女子柔道界のパイオニア、山口香さんひも解く源流/京田辺
柔道草創期を熱弁する山口香さん

延期か、中止かと論争をめぐらせながら開催までいよいよ1カ月を切った東京オリンピックに「五輪の意義とは」などと堂々と意見を述べたJOC(日本オリンピック委員会)前・理事で柔道の第一人者として知られる山口香さんを講師に迎える男女共同参画週間フォーラム「強さは優しさ 柔道から学んだ事」が27日に京田辺市立中央公民館で開かれ、市民ら約70人が山口さん物語る女子柔道の歴史や先人の思いに耳を澄ませた。
山口香さん(56)は、世界選手権(1984年・ウィーン)で日本女子初の金メダル、ソウル五輪(88年)で銅メダルを獲得した柔道の先駆者。
指導者であると共に、現在は筑波大学教授として活躍する一方で、女子スポーツの普及と発展、スポーツ組織における女性の地位向上に取り組んでいる。
男女共同参画週間の講師に招かれたこの日、ステージに立った山口さんは、はじめに「柔道と自分がやって来たこと」「(ヤワラちゃんこと)谷亮子、(東京出場の)阿部詩ら女性選手が活躍できるようになったのは長い時間を掛けて成し遂げられたこと」の2点を伝えたいポイントに挙げた。
女子柔道の歴史をたどり、講道館柔道を開始した嘉納治五郎が成した「術から道へ。
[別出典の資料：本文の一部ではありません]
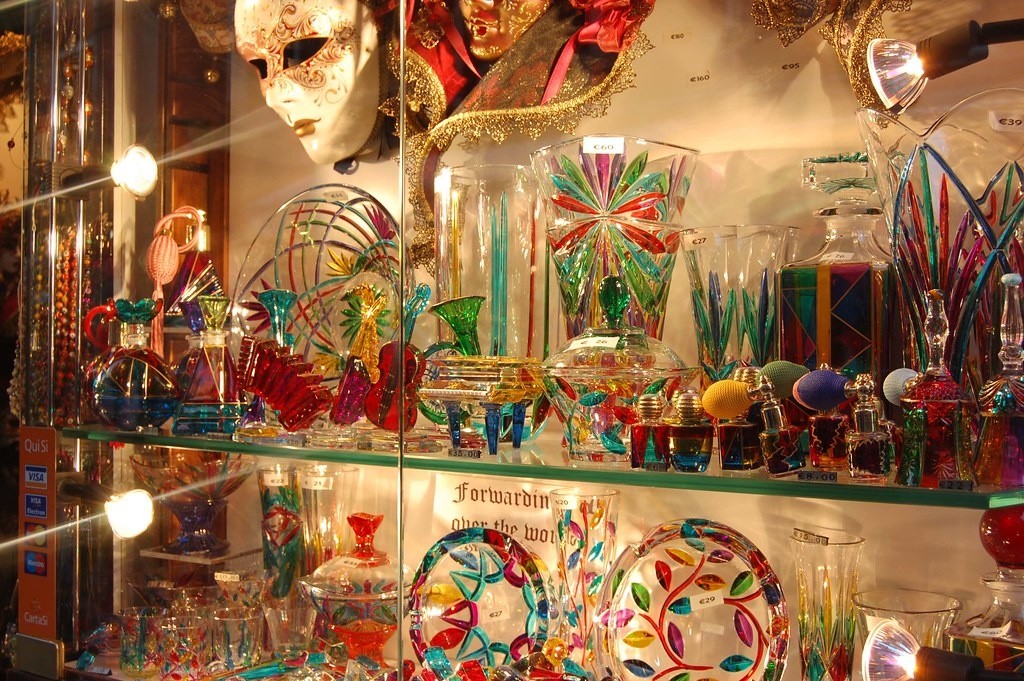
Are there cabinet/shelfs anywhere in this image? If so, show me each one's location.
[60,418,1024,681]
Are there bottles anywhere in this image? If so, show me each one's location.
[78,84,1024,680]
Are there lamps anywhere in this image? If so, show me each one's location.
[866,17,1024,114]
[57,475,154,542]
[59,144,159,201]
[861,619,1024,681]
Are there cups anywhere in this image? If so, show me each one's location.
[118,596,318,681]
たたかうから人間教育へ。目的を換えたことで世界が認め、五輪種目にもなり、今では200カ国以上で親しまれている」と肝を指摘。
1890(明治23)年に女子高等師範学校が設置。3年後、講道館に女性初の門下生を受け入れた嘉納の先見性を称賛した。
「嘉納自身が直接女性の指導に当たり、イギリスやイタリアなどの女性も受け入れた」「食の改善など体の内側に意識を向け、健診を受けさせた」などとケアも欠かさなかった一方、「男性である自分は女性の身体は分からない」と述べたエピソードを紹介し「知ったかぶりをしなかった」実直ぶりにも触れた。
それらの根底にあっただろう「国づくりに強靭な肉体は欠かせない。女性も例外でない」「普及のため、女性の指導者育成」を並べ、それでも「試合はまだ早い。体が伴っていない」と、嘉納死没後も近年に至るまで女子の試合ができなかった状況が続いた。
やがて、1978(昭和53)年、一足飛びに全日本女子柔道選手権が開催。「女だてら」「女のくせに」と普通に言い続けた時代…、6歳で柔道を始めた山口さんが周囲を圧倒する姿を振り返り、「道場主が、特別扱いしないぞ、と受け入れてくれた。やってみたら強かったんです。私に負けてやめていった子もいる」と声を強め会場をどっと沸かせた。